Sarah Tishkoff, corresponding co-author of the work and Penn University Integrates Knowledge Professor with appointments at the Perelman School of Medicine and the School of Arts & Sciences

While other groups have conducted genome-wide association studies to identify genetic variants associated with COVID-19 severity, this is the first to include ethnically diverse Africans and a very comprehensive dataset. diversified from the Penn Medicine BioBank. The inclusion of these often overlooked groups has revealed new variants that may be clinically significant.

Selection signals

Even before COVID-19 was declared a pandemic, Giorgio Sirugo of the Perelman School of Medicine hypothesized that there was a genetic basis for susceptibility or protection against more severe outcomes.

“The idea is really classic, that infectious diseases have a genetic component of the host”, explains Sirugo, corresponding co-author of the article. He contacted Tishkoff and other colleagues to begin addressing the issue with a population genetics approach.

The researchers focused on a handful of genes known to play a role in how SARS-CoV-2 enters cells: ACE2, TMPRSS2, DPP4 and LY6E. They used genomic data from 2,012 Africans of various ethnicities, including people who practice traditional hunter-gatherer, herder and agricultural lifestyles, as well as 15,977 people of European and African descent from the Penn Medicine BioBank, all of which had associated electronic health record data. available.

Looking for variations in these genes that showed evidence of being selected for during evolution, the researchers found 41 variants in the ACE2 gene that affected the amino acid sequence of the protein. Although these variants were rare when the team looked at the aggregated global population, among a population of Central African hunter-gatherers, three variants were common.

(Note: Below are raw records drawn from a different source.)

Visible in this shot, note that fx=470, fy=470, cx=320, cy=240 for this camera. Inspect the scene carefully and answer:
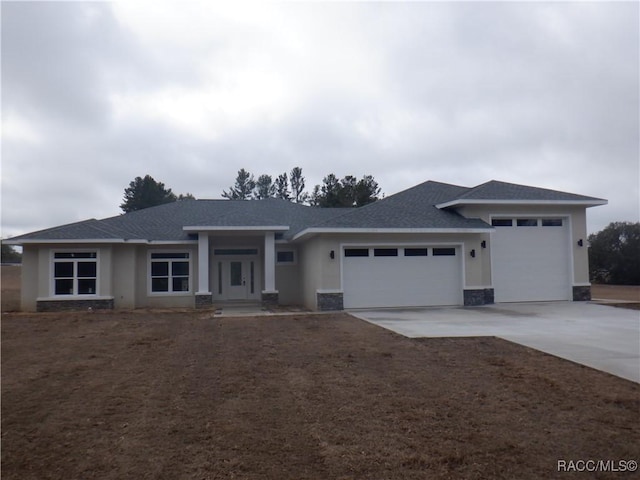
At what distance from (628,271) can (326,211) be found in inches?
889

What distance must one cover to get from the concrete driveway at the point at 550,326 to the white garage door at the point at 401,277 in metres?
0.70

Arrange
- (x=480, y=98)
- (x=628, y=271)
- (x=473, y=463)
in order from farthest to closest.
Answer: (x=628, y=271), (x=480, y=98), (x=473, y=463)

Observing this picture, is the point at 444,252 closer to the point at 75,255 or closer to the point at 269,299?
the point at 269,299

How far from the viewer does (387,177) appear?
46812 millimetres

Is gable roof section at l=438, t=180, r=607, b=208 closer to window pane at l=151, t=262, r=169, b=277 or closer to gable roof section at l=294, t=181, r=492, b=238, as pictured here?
gable roof section at l=294, t=181, r=492, b=238

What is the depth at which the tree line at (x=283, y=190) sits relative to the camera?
43625mm

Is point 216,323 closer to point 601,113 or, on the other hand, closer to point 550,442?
point 550,442

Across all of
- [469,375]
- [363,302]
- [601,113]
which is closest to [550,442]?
[469,375]

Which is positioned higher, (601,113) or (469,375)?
(601,113)

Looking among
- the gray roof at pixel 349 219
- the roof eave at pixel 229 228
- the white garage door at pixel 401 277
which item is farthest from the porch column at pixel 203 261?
the white garage door at pixel 401 277

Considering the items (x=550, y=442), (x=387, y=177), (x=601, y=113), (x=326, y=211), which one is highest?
(x=387, y=177)

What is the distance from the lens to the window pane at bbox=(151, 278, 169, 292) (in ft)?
64.0

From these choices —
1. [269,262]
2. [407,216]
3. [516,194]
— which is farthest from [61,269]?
[516,194]

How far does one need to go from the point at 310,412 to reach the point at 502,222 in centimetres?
1509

“It really stuck with us,” says Tishkoff. “This is a group that lives in a tropical environment and continues to forage for bushmeat, spending a lot of time in the forest. They are probably exposed to all kinds of viruses introduced by animals. And, well sure, SARS-CoV -2 is believed to have jumped from animals to humans, so even if this population would not have been exposed to this exact virus in the past, they could have been exposed to types of similar viruses.

In other words, these variants could have evolved because they offered a protective effect against viruses with similarities to SARS-CoV-2. These variants showed signs of positive selection, more evidence that they confer a fitness advantage.

Signs of natural selection were not only present in the parts of the genome that code for ACE2 and other genes, but also in what are called regulatory regions, which affect how and where these genes are expressed. . Many of these variants appeared to have been subjected to what is known as purifying selection, which occurs when evolutionary forces select the removal of variants with negative fitness impacts.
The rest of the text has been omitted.